Слоняясь по крепости и наблюдая, как воины пируют со шлюхами, которых ради праздника привели в гарнизон из нижнего города, я столкнулся с совершенно пьяным декурионом. Он по-товарищески обнял меня за плечи и произнес целую речь, призывая меня отказаться от моей веры, какой бы она ни была, и обратиться к более возвышенному митраизму.
— Тебе, разумеется, придется начать с одной из испытательных ступеней… ик… как Ворону, Скрытому или Воину. Но затем, пройдя обучение и хорошо себя зарекомендовав, ты сможешь перейти на ступень Льва и стать настоящим митраистом. Изучая наше учение дальше и творя добрые дела, ты сможешь подняться на ступень Перса. В некоторых легионах… ик… это все, чего ты можешь достичь. Но здесь, у нас, есть несколько Солнечных Вестников, одним из которых я имею честь быть. И — хочешь, верь, хочешь, нет… ик — у нас имеется даже митраист самого высокого ранга, дорасти до которого жаждут все, — Отец. Это… ик… наш уважаемый легат. И знаешь что, юный Торнарикус, я могу стать твоим поручителем, если ты захочешь к нам присоединиться. Что скажешь… ик?

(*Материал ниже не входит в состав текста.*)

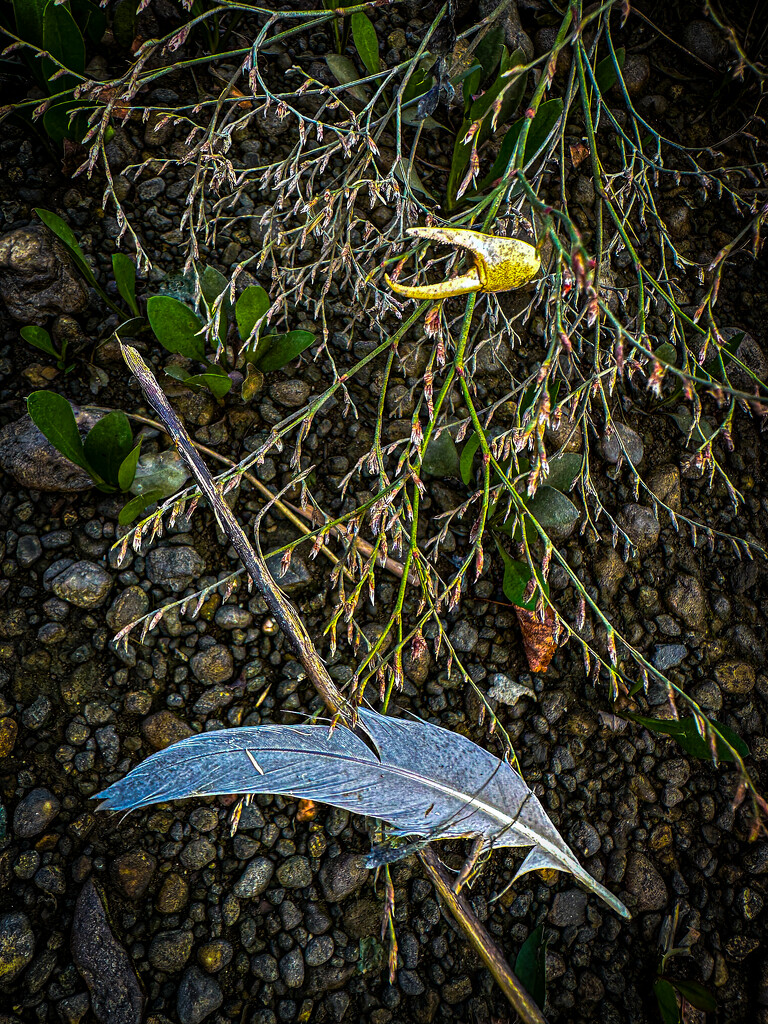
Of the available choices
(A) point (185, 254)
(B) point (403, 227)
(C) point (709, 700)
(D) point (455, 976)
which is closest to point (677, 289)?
(B) point (403, 227)

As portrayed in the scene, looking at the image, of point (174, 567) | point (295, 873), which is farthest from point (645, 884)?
point (174, 567)

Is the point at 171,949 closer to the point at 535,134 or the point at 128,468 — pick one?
the point at 128,468

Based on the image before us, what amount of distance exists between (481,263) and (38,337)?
1.17 meters

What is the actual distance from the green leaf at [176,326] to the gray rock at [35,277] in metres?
0.29

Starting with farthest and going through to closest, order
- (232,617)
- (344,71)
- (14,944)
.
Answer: (344,71), (232,617), (14,944)

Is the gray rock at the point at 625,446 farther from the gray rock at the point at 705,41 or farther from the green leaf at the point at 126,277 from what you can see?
the gray rock at the point at 705,41

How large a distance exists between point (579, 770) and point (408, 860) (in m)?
0.48

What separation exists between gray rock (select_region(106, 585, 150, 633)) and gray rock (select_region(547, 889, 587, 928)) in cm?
121

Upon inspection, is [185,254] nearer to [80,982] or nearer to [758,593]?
[80,982]

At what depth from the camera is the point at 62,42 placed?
1.67 meters

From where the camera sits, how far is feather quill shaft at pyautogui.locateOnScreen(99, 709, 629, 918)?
138cm

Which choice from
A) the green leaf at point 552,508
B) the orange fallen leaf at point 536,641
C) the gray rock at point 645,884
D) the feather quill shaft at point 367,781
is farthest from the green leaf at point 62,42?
the gray rock at point 645,884

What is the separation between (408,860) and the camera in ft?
4.81

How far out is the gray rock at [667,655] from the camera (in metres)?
1.72
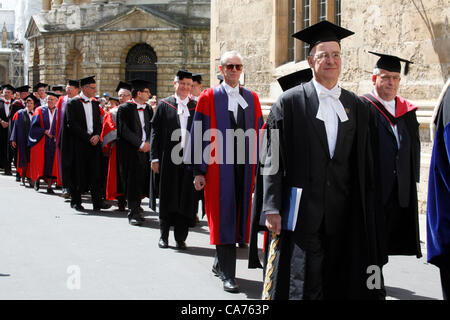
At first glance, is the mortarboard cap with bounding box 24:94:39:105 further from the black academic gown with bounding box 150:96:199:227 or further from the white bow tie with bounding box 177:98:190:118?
the white bow tie with bounding box 177:98:190:118

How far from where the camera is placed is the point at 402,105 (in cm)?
614

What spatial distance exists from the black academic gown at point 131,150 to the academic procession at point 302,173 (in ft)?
0.07

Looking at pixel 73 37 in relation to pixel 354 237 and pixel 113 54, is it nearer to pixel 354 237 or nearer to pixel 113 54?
pixel 113 54

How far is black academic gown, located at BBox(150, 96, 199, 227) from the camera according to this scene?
26.4 feet

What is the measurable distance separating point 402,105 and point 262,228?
2.28 meters

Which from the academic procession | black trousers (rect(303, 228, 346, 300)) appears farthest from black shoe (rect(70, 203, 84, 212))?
black trousers (rect(303, 228, 346, 300))

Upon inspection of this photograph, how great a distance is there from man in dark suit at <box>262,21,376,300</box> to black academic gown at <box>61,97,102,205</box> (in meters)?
7.92

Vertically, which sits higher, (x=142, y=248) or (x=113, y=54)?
(x=113, y=54)

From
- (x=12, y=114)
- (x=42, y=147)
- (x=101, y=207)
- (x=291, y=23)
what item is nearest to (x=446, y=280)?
(x=101, y=207)

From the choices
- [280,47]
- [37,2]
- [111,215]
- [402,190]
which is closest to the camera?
[402,190]

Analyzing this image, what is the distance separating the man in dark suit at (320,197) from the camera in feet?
13.6

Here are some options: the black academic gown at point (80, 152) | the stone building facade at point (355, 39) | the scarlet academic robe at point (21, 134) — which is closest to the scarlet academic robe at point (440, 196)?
the stone building facade at point (355, 39)

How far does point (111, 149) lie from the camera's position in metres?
12.0
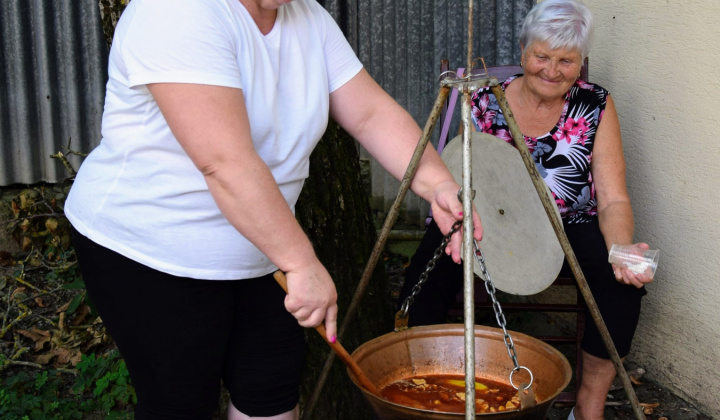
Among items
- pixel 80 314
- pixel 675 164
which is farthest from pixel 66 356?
pixel 675 164

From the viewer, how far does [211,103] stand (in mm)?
1612

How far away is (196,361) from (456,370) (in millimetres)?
945

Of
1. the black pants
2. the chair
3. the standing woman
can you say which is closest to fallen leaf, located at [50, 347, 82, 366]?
the black pants

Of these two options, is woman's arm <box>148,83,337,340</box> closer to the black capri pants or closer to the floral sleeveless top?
the black capri pants

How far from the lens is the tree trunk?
302 cm

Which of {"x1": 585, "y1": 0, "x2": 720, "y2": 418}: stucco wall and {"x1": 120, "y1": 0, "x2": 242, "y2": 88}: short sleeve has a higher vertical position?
{"x1": 120, "y1": 0, "x2": 242, "y2": 88}: short sleeve

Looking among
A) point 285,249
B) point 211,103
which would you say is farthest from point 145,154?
point 285,249

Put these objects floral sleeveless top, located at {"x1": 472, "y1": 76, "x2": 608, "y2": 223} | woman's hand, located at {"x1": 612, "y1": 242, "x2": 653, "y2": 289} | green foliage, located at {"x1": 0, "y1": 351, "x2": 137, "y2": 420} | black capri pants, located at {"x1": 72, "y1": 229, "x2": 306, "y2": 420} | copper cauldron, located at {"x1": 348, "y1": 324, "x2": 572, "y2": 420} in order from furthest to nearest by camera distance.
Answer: green foliage, located at {"x1": 0, "y1": 351, "x2": 137, "y2": 420} < floral sleeveless top, located at {"x1": 472, "y1": 76, "x2": 608, "y2": 223} < woman's hand, located at {"x1": 612, "y1": 242, "x2": 653, "y2": 289} < copper cauldron, located at {"x1": 348, "y1": 324, "x2": 572, "y2": 420} < black capri pants, located at {"x1": 72, "y1": 229, "x2": 306, "y2": 420}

— А скажу я… ик… следующее, — ответил я, высмеивая его. — В своей жизни, декурион Солнечный Вестник, я знавал многих людей, которые желали обратить других. Каждый из них настаивал: «Ты должен принять моего бога, мою веру и моих служителей». Всем им я говорил — и тебе тоже скажу, декурион, — thags izvis, benigne, eúkharistô[187]: я почтительно отклоняю твое предложение.
Затем в феврале в Виндобоне начались луперкалии, празднование в честь бога Фавна, одно из прозвищ которого — Луперк. Говорят, что в незапамятные времена римляне приносили ритуальные жертвы: сдирали с козлов шкуры, вырезали из них ремни и делали хлысты. Но постепенно луперкалии стали всего лишь праздником, символизировавшим приручение животных. Кнуты теперь делали из лент, и лишь одно напоминало о прежней церемонии: маленькие мальчики бегали голышом по улицам, размахивая своими мягкими кнутами, а женщины повсюду заступали им дорогу для того, чтобы они «ударили» их хлыстом. Считалось, что, поскольку первоначально хлысты делали из похотливых козлов, подобная «порка» могла излечить бесплодие или сделать женщину более плодовитой. Так что в праздновании луперкалии заключался сокровенный смысл, иначе они стали бы просто очередным поводом для пиров и веселья.